• **WHAT YOU NEED TO DO**
When responding, copy every record below exactly as it appears.

(Short text fragments from websites)
■ ■ ■ ■ ■

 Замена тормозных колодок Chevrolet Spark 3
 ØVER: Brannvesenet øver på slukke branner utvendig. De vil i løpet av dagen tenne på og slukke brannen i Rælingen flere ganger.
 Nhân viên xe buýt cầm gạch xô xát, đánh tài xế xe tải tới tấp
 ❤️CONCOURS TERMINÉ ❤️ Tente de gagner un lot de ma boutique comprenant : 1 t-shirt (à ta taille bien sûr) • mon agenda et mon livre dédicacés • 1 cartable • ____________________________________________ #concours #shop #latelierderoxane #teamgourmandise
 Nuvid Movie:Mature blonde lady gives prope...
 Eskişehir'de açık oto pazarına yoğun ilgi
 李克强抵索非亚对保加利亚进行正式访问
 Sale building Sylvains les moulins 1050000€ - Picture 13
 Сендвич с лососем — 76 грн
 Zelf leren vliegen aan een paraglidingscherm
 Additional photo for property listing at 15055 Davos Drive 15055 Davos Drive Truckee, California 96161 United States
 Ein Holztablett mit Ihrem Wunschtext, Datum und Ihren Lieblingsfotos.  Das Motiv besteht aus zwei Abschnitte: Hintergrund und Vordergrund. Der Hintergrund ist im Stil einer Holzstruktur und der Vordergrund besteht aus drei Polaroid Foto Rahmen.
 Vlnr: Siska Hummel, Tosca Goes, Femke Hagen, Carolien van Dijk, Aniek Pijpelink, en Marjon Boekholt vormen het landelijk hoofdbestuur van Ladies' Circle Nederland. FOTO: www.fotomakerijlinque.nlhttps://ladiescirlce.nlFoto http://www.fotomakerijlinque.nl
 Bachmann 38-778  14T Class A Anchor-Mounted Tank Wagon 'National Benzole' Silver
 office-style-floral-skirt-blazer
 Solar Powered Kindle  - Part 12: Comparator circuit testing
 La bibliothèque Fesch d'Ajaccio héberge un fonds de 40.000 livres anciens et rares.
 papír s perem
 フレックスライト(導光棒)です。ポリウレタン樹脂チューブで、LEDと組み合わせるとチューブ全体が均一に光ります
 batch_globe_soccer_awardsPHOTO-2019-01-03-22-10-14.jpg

■ ■ ■ ■ ■

• **YOUR SOLUTION**
 Замена тормозных колодок Chevrolet Spark 3
 ØVER: Brannvesenet øver på slukke branner utvendig. De vil i løpet av dagen tenne på og slukke brannen i Rælingen flere ganger.
 Nhân viên xe buýt cầm gạch xô xát, đánh tài xế xe tải tới tấp
 ❤️CONCOURS TERMINÉ ❤️ Tente de gagner un lot de ma boutique comprenant : 1 t-shirt (à ta taille bien sûr) • mon agenda et mon livre dédicacés • 1 cartable • ____________________________________________ #concours #shop #latelierderoxane #teamgourmandise
 Nuvid Movie:Mature blonde lady gives prope...
 Eskişehir'de açık oto pazarına yoğun ilgi
 李克强抵索非亚对保加利亚进行正式访问
 Sale building Sylvains les moulins 1050000€ - Picture 13
 Сендвич с лососем — 76 грн
 Zelf leren vliegen aan een paraglidingscherm
 Additional photo for property listing at 15055 Davos Drive 15055 Davos Drive Truckee, California 96161 United States
 Ein Holztablett mit Ihrem Wunschtext, Datum und Ihren Lieblingsfotos.  Das Motiv besteht aus zwei Abschnitte: Hintergrund und Vordergrund. Der Hintergrund ist im Stil einer Holzstruktur und der Vordergrund besteht aus drei Polaroid Foto Rahmen.
 Vlnr: Siska Hummel, Tosca Goes, Femke Hagen, Carolien van Dijk, Aniek Pijpelink, en Marjon Boekholt vormen het landelijk hoofdbestuur van Ladies' Circle Nederland. FOTO: www.fotomakerijlinque.nlhttps://ladiescirlce.nlFoto http://www.fotomakerijlinque.nl
 Bachmann 38-778  14T Class A Anchor-Mounted Tank Wagon 'National Benzole' Silver
 office-style-floral-skirt-blazer
 Solar Powered Kindle  - Part 12: Comparator circuit testing
 La bibliothèque Fesch d'Ajaccio héberge un fonds de 40.000 livres anciens et rares.
 papír s perem
 フレックスライト(導光棒)です。ポリウレタン樹脂チューブで、LEDと組み合わせるとチューブ全体が均一に光ります
 batch_globe_soccer_awardsPHOTO-2019-01-03-22-10-14.jpg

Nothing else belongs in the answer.